Gabriel iba a protestar, pero varios alumnos de su fraternidad lo veían con horror mientras murmuraban.

—Un consejo Gabo —dijo Anetta, suavizando su tono—. Mantente en tu lugar y con los tuyos, si no quieres tener problemas serios, más de los que ya tienes.

—¿A qué te refieres? Yo no tengo problemas.

—¡Ay, Gabriel, cómo se ve que los arboles no te dejan ver el bosque! Aquí tú y tus hermanos están metidos en algo grave.

—¿A qué te refieres —musitó el chico, desconfiado.

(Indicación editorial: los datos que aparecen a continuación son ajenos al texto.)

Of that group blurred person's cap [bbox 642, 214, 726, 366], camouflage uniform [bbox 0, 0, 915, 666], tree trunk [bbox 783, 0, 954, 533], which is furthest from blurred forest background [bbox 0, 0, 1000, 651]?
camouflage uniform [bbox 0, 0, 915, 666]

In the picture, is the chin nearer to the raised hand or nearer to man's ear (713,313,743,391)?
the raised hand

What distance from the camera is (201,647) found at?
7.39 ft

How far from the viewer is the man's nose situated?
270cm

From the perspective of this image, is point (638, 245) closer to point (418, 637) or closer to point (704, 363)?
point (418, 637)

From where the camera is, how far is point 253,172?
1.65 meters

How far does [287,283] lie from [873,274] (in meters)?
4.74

—Yo no sé nada, solo he visto y he oído cosas. Parece ser que ustedes se pusieron en la mira de alguien muy poderoso, y a como dé lugar los quiere sacar de aquí.

—¿De quién hablas? —lloriqueó Gabriel, pero Anetta no contestó, solo se limitó a seguir su camino.

El joven Leblanc se acercó a otro compañero, para preguntarle lo ocurrido en el comedor, quien de mala gana le explicó que los culpables habían sido sus hermanos, “los malcriados Leblanc”, como les habían empezado a decir algunos profesores.